■ WHAT YOU SHOULD DO ■
Every line of the data below should be retyped exactly.

# # # #

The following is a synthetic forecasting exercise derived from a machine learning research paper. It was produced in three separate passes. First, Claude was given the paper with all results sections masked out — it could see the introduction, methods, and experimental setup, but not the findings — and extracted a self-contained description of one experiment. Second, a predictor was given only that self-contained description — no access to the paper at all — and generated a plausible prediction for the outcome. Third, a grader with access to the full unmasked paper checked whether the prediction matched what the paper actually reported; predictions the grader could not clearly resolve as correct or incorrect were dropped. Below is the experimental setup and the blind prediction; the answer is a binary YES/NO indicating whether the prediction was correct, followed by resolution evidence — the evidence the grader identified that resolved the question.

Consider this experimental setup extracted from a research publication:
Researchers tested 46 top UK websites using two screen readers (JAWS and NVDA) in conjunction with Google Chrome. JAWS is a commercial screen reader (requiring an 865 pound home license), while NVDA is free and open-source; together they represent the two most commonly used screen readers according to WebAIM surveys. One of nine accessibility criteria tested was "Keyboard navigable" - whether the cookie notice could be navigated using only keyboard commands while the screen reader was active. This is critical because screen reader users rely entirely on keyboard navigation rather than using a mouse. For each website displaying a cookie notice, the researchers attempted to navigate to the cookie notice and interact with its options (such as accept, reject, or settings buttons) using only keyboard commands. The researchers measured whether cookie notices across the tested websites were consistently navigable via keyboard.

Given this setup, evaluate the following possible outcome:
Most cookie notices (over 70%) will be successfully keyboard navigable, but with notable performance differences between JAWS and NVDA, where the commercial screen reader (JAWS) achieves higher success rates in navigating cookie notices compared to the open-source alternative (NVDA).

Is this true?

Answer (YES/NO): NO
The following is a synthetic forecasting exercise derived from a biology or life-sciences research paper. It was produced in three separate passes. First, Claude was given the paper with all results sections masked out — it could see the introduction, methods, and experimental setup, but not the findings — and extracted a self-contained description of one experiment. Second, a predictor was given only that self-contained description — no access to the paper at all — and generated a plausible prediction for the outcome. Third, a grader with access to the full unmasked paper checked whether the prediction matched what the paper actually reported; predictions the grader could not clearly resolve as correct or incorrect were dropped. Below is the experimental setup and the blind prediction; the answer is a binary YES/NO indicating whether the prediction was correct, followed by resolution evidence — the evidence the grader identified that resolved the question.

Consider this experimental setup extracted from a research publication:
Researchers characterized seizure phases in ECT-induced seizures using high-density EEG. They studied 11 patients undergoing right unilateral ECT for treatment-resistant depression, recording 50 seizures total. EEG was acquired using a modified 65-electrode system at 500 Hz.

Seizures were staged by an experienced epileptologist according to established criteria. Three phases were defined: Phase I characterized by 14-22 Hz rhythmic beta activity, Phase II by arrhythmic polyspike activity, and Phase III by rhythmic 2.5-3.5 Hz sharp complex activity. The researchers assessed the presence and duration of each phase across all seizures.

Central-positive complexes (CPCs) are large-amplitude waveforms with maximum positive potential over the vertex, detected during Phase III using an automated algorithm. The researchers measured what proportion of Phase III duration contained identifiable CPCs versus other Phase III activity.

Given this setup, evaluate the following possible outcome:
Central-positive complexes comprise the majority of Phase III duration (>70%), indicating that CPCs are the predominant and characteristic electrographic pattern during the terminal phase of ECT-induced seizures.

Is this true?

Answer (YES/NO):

# # # #

■ TASK OUTPUT ■
The following is a synthetic forecasting exercise derived from a machine learning research paper. It was produced in three separate passes. First, Claude was given the paper with all results sections masked out — it could see the introduction, methods, and experimental setup, but not the findings — and extracted a self-contained description of one experiment. Second, a predictor was given only that self-contained description — no access to the paper at all — and generated a plausible prediction for the outcome. Third, a grader with access to the full unmasked paper checked whether the prediction matched what the paper actually reported; predictions the grader could not clearly resolve as correct or incorrect were dropped. Below is the experimental setup and the blind prediction; the answer is a binary YES/NO indicating whether the prediction was correct, followed by resolution evidence — the evidence the grader identified that resolved the question.

Consider this experimental setup extracted from a research publication:
Researchers tested 46 top UK websites using two screen readers (JAWS and NVDA) in conjunction with Google Chrome. JAWS is a commercial screen reader (requiring an 865 pound home license), while NVDA is free and open-source; together they represent the two most commonly used screen readers according to WebAIM surveys. One of nine accessibility criteria tested was "Keyboard navigable" - whether the cookie notice could be navigated using only keyboard commands while the screen reader was active. This is critical because screen reader users rely entirely on keyboard navigation rather than using a mouse. For each website displaying a cookie notice, the researchers attempted to navigate to the cookie notice and interact with its options (such as accept, reject, or settings buttons) using only keyboard commands. The researchers measured whether cookie notices across the tested websites were consistently navigable via keyboard.

Given this setup, evaluate the following possible outcome:
Most cookie notices (over 70%) will be successfully keyboard navigable, but with notable performance differences between JAWS and NVDA, where the commercial screen reader (JAWS) achieves higher success rates in navigating cookie notices compared to the open-source alternative (NVDA).

Is this true?

Answer (YES/NO): NO
The following is a synthetic forecasting exercise derived from a biology or life-sciences research paper. It was produced in three separate passes. First, Claude was given the paper with all results sections masked out — it could see the introduction, methods, and experimental setup, but not the findings — and extracted a self-contained description of one experiment. Second, a predictor was given only that self-contained description — no access to the paper at all — and generated a plausible prediction for the outcome. Third, a grader with access to the full unmasked paper checked whether the prediction matched what the paper actually reported; predictions the grader could not clearly resolve as correct or incorrect were dropped. Below is the experimental setup and the blind prediction; the answer is a binary YES/NO indicating whether the prediction was correct, followed by resolution evidence — the evidence the grader identified that resolved the question.

Consider this experimental setup extracted from a research publication:
Researchers characterized seizure phases in ECT-induced seizures using high-density EEG. They studied 11 patients undergoing right unilateral ECT for treatment-resistant depression, recording 50 seizures total. EEG was acquired using a modified 65-electrode system at 500 Hz.

Seizures were staged by an experienced epileptologist according to established criteria. Three phases were defined: Phase I characterized by 14-22 Hz rhythmic beta activity, Phase II by arrhythmic polyspike activity, and Phase III by rhythmic 2.5-3.5 Hz sharp complex activity. The researchers assessed the presence and duration of each phase across all seizures.

Central-positive complexes (CPCs) are large-amplitude waveforms with maximum positive potential over the vertex, detected during Phase III using an automated algorithm. The researchers measured what proportion of Phase III duration contained identifiable CPCs versus other Phase III activity.

Given this setup, evaluate the following possible outcome:
Central-positive complexes comprise the majority of Phase III duration (>70%), indicating that CPCs are the predominant and characteristic electrographic pattern during the terminal phase of ECT-induced seizures.

Is this true?

Answer (YES/NO):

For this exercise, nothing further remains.